## CHECK YOUR UNDERSTANDING
• A. Recast the paragraph of the sweat authentication article that opens "Metabolites from skin secretions" as a short bulleted list that keeps its main facts.
• B. For each statement, decide whether the sweat authentication article supports it. Answer yes or no, and quote the deciding words.
(i) During the monitoring period, the device would measure the owner's sweat only once a day.
(ii) The concept paper appeared in ChemPhysChem.
(iii) With this approach, the owner would not need to remember a passcode.
• C. Echo the sweat authentication article word for word, from "Metabolites from skin" to "of the individual.".

Sweat shows promise as a new authentication approach for unlocking mobile devices
A concept paper published in ChemPhysChem has proposed a new biometric-based authentication approach for unlocking mobile and wearable devices, based on building an storing an amino acid profile unique to the device’s owner.
“We are developing a new form of security that could completely change the authentication process for electronic devices,” Jan Halámek (University at Albany; NY, UK) commented. “Using sweat as an identifier cannot be easily mimicked/hacked by potential intruders. It’s close to full-proof.”
Metabolites from skin secretions and sweat can be targeted for authentication analysis. To build a metabolite or amino acid profile, the device would have a ‘monitoring period’ where it would continuously measure its owner’s sweat levels at different times of the day to account for factors such as work patterns, age, sex, race and physiological state of the individual.
Once the profile is complete, the owner would be identified when in contact with the device.
The applications of metabolite profile analysis extend beyond the security of current authentication methods, and into accessibility. The device owner would not have to remember a passcode, or require specific finger movements to move beyond an ‘unlock’ screen.

## MATERIAL PROVIDED
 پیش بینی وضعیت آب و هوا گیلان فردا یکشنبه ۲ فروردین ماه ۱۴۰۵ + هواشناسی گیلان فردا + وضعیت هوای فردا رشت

==

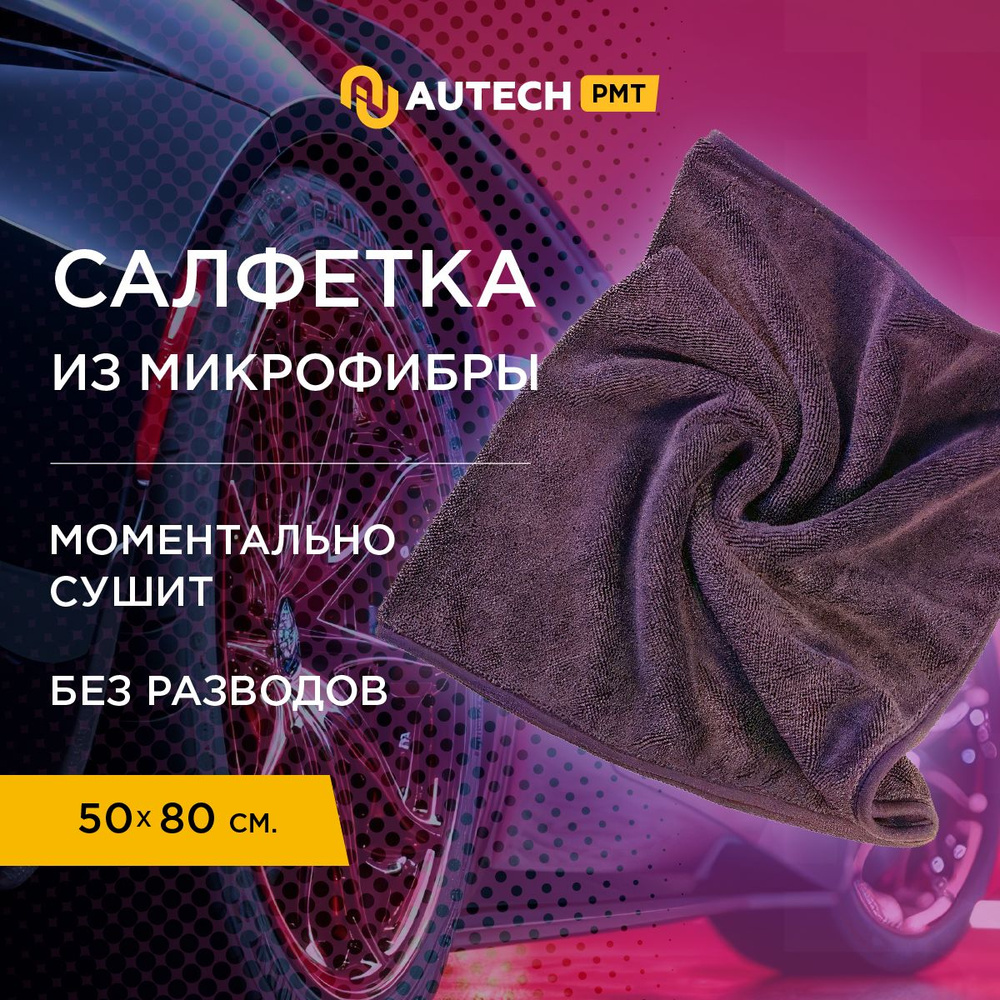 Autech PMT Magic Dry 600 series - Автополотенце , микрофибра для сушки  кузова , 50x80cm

## ANSWERS PER TASK
• A.
- Metabolites from skin secretions and sweat can be used for authentication analysis.
- To build a metabolite or amino acid profile, the device would go through a "monitoring period."
- During this period, it would continuously measure the owner's sweat levels at different times of the day.
- This would account for factors such as work patterns, age, sex, race, and the individual's physiological state.

• B.
(i) No: "continuously measure its owner’s sweat levels at different times of the day"
(ii) Yes: "A concept paper published in ChemPhysChem"
(iii) Yes: "The device owner would not have to remember a passcode"

• C.
Metabolites from skin secretions and sweat can be targeted for authentication analysis. To build a metabolite or amino acid profile, the device would have a ‘monitoring period’ where it would continuously measure its owner’s sweat levels at different times of the day to account for factors such as work patterns, age, sex, race and physiological state of the individual.